Although news reports of record sales continue to herald the recovery of the art market, many galleries continue to experience hardship and are driven to close their doors. I believe that auction houses have discovered a new way to take advantage of this unfortunate trend.
Recently, Max Protetch prepared to jump ship but keeping his staff, his loyal client list in and the welfare of his artists, in mind he sold his gallery, and its name, to a successor, Edwin Meulensteen who will take over the business while Protetch stays on as an adviser until October.
It bucks the trend.
Many galleries simply shut down, but galleries as successful as the 40 year old Protetch have been selling to the auction houses. Haunch of Venison is owned by Christie’s International, and Noortman Master Paintings, Andre Emmerich and Deitch Projects belong to Sotheby’s.

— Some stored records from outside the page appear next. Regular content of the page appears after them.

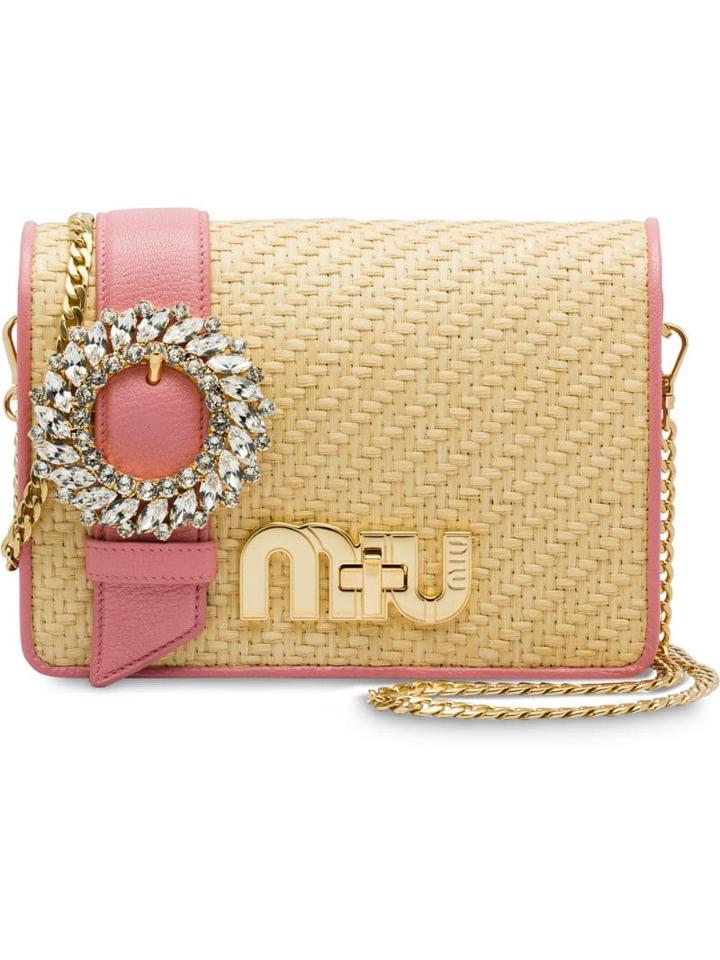 Miu Miu Madras Bag - Neutrals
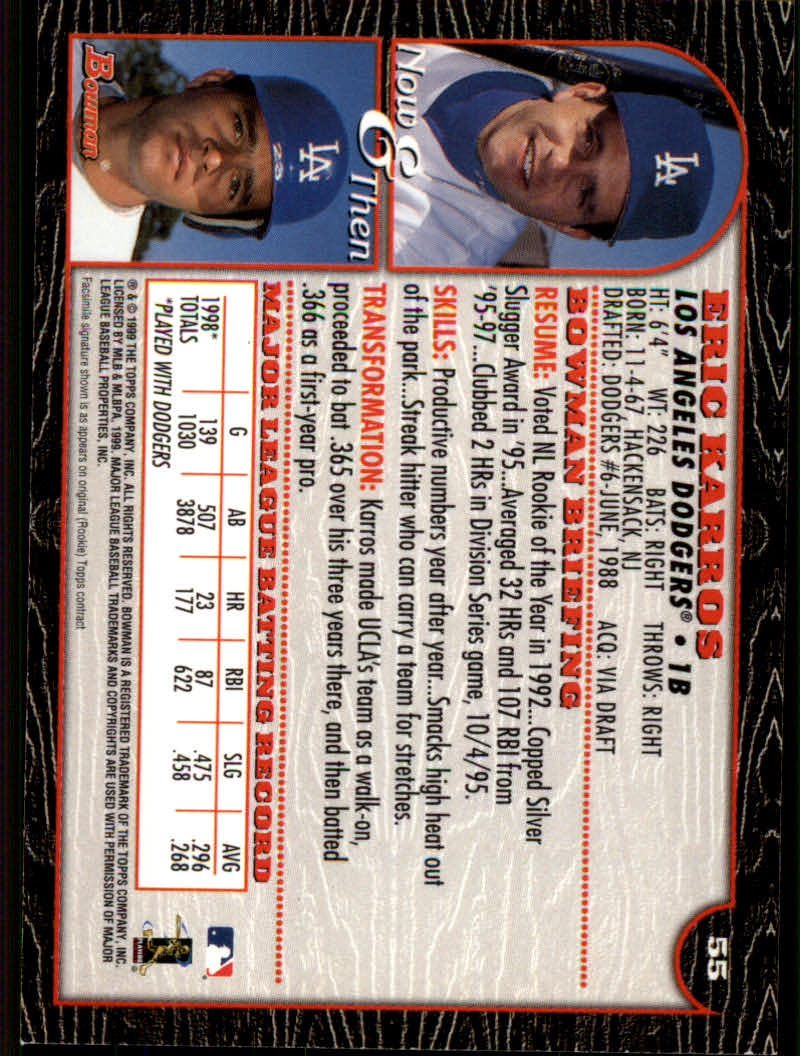 1999 Bowman Baseball "Main Set" Base Cards #1 to #220 - Picture 103 of 425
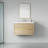 Floating Bathroom Storage Cabinet with Stone Resin Countertop-1433560990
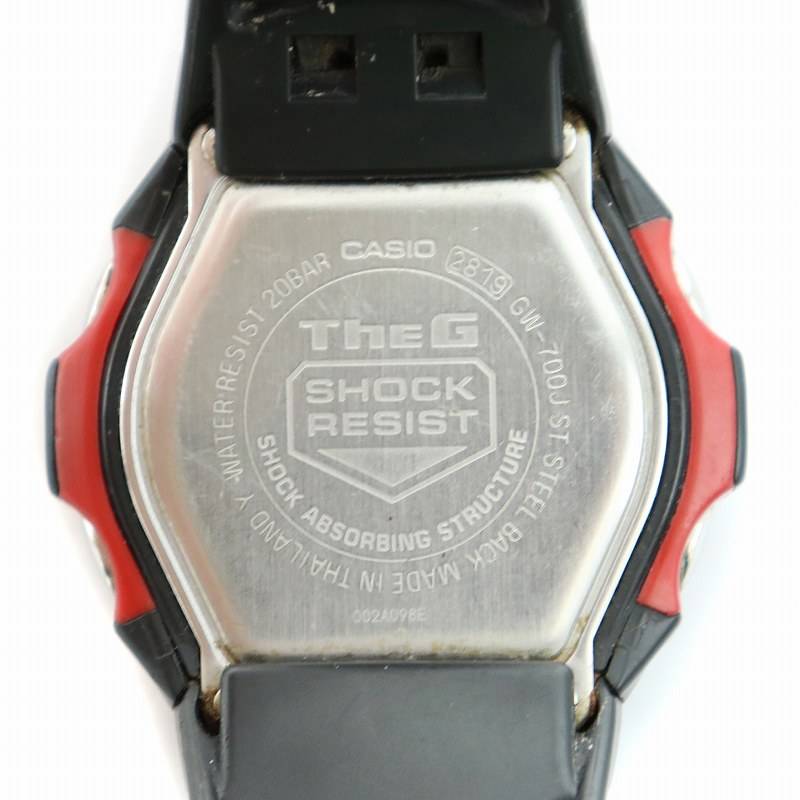 稼働品　CASIO カシオ G-SHOCK Gショック　GW-700J-1JF GW-700J-1JFサポートページ | CASIO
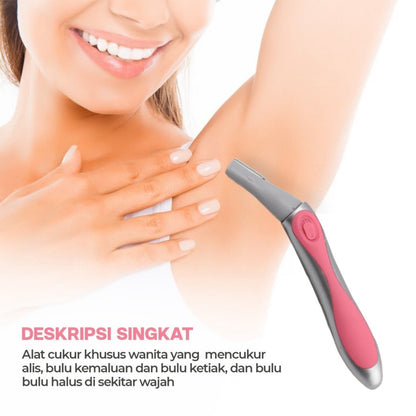 Bikini Hair Remover And Trimmer - Pencukur Rambut Bulu Kemaluan Alat Cukur Khusus Wanita / Cukuran Elektrik Penghilang Bulu Hidung , Alis , Kumis , Ketiak , Wajah Serbaguna Multifungsi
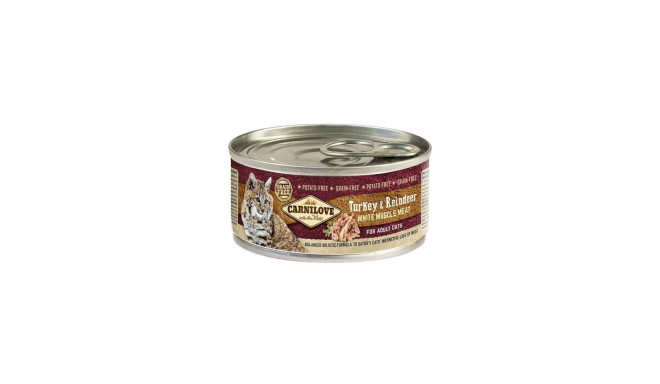 Carnilove Cat Turkey & Reindeer konserv kassidele 100g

Speculation that the auction houses are building a wall of wisdom between themselves and the next market fluctuation starts right here, my friends:
Auction house stock plunges at a sneeze from the economy — and then recovers first. That leaves a tiny fail window, a chink in the armor that most people fail to see. They think the auction houses are fail-safe when, actually they the canary in our economy’s coal mine.
And since collectors tend to prefer selling through dealers when they need cash on the down low, auction houses can hedge their bets by owning some of the top galleries.